# Start of Document segment
11. REMEDY LIMITATIONS.
Licensor’s entire liability and Licensee’s sole and exclusive remedy for breach of the foregoing warranty shall be Licensor’s option to either: return to Licensee the prorated license fee for maximum of three months period in which the Licensor Products did not perform according to this warranty, or repair the defects or replace the failing portions of the Licensor Products as determined solely by Licensor.
12. DAMAGE LIMITATIONS.
LICENSOR SHALL NOT BE LIABLE TO THE LICENSEE FOR INDIRECT, SPECIAL, CONSEQUENTIAL OR INCIDENTAL DAMAGES, INCLUDING LOSS OF PROFITS, AND LICENSOR’S LIABILITY TO LICENSEE FOR ANY OTHER DAMAGES RELATING TO OR ARISING OUT OF THIS AGREEMENT WHETHER IN CONTRACT, TORT, OR OTHERWISE WILL BE LIMITED TO THE AMOUNT RECEIVED BY LICENSOR FROM LICENSEE AS COMPENSATION FOR THE LICENSOR PRODUCTS DURING THE 1 MONTH PERIOD IMMEDIATELY PRIOR TO THE TIME SUCH CLAIM AROSE.
Licensee will treat the Licensor Products as a trade secret and proprietary know-how belonging to Licensor that is being made available to Licensee in confidence.
(a) Both parties agree that the party receiving Information will maintain such information in confidence for a period of 3 years from the date of disclosure of such information. Each party shall protect the other party’s Information to the same extent that it protects its’ own confidential and proprietary information and shall take all reasonable precautions to prevent unauthorized disclosure to third parties. The parties acknowledge that the unauthorized disclosure of such Information will cause irreparable harm. Accordingly, the parties agree that the injured party shall have the right to seek immediate injunctive relief enjoining such unauthorized disclosure.
# End of Document segment
Prompt 1: From the license terms, quote everything from "12. DAMAGE LIMITATIONS." down to "SUCH CLAIM AROSE.".
The license terms above have no connection to the rows that come next.
# Start of Source material
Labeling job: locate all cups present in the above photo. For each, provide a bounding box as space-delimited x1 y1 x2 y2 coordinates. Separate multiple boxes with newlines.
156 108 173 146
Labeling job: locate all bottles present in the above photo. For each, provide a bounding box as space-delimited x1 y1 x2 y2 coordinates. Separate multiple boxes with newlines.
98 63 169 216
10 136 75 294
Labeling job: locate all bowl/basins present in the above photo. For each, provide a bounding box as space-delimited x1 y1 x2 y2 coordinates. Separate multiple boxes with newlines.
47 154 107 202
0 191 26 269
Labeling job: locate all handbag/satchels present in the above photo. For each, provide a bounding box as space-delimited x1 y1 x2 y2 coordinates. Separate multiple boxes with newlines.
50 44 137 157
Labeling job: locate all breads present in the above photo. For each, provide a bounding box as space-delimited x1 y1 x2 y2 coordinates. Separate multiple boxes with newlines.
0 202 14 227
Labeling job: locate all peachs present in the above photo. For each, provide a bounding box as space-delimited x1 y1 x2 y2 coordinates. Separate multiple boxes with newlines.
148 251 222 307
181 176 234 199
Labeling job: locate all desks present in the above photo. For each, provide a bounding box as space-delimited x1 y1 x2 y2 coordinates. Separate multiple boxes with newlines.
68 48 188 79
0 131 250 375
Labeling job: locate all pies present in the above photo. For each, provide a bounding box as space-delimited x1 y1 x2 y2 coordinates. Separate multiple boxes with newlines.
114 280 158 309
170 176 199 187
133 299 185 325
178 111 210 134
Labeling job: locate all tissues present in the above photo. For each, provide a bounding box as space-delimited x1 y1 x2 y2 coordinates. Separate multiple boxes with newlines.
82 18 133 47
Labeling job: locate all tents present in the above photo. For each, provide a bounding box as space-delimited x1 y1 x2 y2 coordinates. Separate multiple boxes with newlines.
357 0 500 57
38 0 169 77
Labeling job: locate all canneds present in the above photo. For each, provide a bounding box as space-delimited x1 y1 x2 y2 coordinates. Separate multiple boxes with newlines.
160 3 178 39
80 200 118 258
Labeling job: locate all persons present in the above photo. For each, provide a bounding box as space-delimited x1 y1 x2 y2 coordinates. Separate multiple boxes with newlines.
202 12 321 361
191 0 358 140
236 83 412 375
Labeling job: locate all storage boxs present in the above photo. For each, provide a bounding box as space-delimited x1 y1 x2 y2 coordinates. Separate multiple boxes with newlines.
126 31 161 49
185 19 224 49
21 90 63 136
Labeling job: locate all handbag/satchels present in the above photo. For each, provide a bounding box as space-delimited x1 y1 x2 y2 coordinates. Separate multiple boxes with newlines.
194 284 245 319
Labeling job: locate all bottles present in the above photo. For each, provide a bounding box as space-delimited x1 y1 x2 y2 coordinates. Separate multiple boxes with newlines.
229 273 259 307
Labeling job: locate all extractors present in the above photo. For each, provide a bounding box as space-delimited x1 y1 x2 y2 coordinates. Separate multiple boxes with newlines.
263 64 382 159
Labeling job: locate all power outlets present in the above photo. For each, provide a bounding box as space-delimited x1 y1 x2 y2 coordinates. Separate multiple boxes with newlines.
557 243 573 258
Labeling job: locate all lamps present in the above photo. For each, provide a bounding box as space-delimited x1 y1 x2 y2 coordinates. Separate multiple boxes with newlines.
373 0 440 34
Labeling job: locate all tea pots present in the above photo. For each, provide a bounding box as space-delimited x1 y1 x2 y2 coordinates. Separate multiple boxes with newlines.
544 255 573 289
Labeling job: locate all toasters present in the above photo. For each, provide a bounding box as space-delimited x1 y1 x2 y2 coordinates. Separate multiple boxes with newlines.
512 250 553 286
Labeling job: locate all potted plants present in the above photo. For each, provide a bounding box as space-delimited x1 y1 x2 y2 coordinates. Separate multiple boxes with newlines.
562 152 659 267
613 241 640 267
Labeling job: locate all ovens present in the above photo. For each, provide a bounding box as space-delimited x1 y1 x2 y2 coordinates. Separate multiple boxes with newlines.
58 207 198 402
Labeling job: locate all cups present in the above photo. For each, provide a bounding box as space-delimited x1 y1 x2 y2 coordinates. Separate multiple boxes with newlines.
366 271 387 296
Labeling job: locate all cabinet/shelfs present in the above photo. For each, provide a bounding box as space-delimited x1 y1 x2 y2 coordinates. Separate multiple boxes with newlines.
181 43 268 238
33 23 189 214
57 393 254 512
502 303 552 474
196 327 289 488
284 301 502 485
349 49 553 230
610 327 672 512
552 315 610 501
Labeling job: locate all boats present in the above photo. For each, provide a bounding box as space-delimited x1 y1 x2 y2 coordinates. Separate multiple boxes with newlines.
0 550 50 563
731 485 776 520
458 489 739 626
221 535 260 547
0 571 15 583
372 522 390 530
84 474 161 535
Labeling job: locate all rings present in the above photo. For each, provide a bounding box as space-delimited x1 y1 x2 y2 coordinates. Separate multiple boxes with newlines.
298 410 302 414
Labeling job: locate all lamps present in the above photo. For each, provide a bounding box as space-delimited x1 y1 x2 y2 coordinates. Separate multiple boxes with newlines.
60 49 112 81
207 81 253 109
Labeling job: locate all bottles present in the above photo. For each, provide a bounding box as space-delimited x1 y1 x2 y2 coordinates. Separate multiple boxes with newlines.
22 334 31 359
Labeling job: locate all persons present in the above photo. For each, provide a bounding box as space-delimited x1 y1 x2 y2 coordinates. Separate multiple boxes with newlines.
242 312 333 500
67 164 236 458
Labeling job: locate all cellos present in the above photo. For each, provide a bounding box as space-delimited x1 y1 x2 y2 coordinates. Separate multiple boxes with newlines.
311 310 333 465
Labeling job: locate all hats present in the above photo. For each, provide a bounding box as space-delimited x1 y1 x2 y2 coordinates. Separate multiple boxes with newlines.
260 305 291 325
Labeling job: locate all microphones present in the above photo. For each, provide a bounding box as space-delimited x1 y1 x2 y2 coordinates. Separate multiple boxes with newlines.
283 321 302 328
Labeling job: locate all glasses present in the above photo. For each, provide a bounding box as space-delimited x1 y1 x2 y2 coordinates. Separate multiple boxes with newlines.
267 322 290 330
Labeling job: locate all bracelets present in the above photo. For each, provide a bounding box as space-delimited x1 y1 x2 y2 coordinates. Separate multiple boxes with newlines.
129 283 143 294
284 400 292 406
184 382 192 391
# End of Source material
# Start of Source material
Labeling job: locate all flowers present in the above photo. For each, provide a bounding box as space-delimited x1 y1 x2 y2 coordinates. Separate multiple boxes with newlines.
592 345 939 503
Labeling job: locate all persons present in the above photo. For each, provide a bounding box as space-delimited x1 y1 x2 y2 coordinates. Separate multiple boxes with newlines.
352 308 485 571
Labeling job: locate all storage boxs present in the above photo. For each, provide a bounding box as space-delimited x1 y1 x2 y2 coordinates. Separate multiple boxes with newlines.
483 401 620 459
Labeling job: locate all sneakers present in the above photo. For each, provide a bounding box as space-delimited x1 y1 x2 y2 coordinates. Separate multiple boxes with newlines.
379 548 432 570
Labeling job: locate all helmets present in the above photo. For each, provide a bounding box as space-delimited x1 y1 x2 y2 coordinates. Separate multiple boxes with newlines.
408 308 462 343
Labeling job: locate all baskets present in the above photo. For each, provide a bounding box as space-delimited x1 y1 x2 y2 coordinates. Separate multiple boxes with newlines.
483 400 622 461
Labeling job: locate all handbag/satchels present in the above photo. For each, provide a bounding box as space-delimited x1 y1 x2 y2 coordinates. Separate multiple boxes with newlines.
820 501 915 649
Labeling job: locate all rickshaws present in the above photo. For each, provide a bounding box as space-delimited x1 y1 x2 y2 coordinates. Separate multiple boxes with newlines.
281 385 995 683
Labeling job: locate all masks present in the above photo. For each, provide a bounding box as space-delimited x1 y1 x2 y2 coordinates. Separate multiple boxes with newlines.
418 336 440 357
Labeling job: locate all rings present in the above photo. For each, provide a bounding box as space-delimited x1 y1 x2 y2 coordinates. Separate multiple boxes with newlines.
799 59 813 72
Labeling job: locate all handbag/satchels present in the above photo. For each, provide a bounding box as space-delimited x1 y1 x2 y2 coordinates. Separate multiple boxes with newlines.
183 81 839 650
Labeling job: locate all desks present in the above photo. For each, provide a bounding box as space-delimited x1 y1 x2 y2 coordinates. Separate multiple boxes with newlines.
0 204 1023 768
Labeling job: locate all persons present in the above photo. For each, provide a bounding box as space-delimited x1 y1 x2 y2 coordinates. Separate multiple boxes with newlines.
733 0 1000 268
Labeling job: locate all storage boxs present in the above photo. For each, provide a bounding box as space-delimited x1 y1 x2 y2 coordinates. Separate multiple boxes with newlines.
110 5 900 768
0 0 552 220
# End of Source material
Prompt 2: In the rows, rename "toasters" to "kettles" in everything from the line containing "Labeling job: locate all toasters" down to the line containing "512 250 553 286". Give back only those lines, with everything else unchanged.

Final result 1:
12. DAMAGE LIMITATIONS.
LICENSOR SHALL NOT BE LIABLE TO THE LICENSEE FOR INDIRECT, SPECIAL, CONSEQUENTIAL OR INCIDENTAL DAMAGES, INCLUDING LOSS OF PROFITS, AND LICENSOR’S LIABILITY TO LICENSEE FOR ANY OTHER DAMAGES RELATING TO OR ARISING OUT OF THIS AGREEMENT WHETHER IN CONTRACT, TORT, OR OTHERWISE WILL BE LIMITED TO THE AMOUNT RECEIVED BY LICENSOR FROM LICENSEE AS COMPENSATION FOR THE LICENSOR PRODUCTS DURING THE 1 MONTH PERIOD IMMEDIATELY PRIOR TO THE TIME SUCH CLAIM AROSE.

Final result 2:
Labeling job: locate all kettles present in the above photo. For each, provide a bounding box as space-delimited x1 y1 x2 y2 coordinates. Separate multiple boxes with newlines.
512 250 553 286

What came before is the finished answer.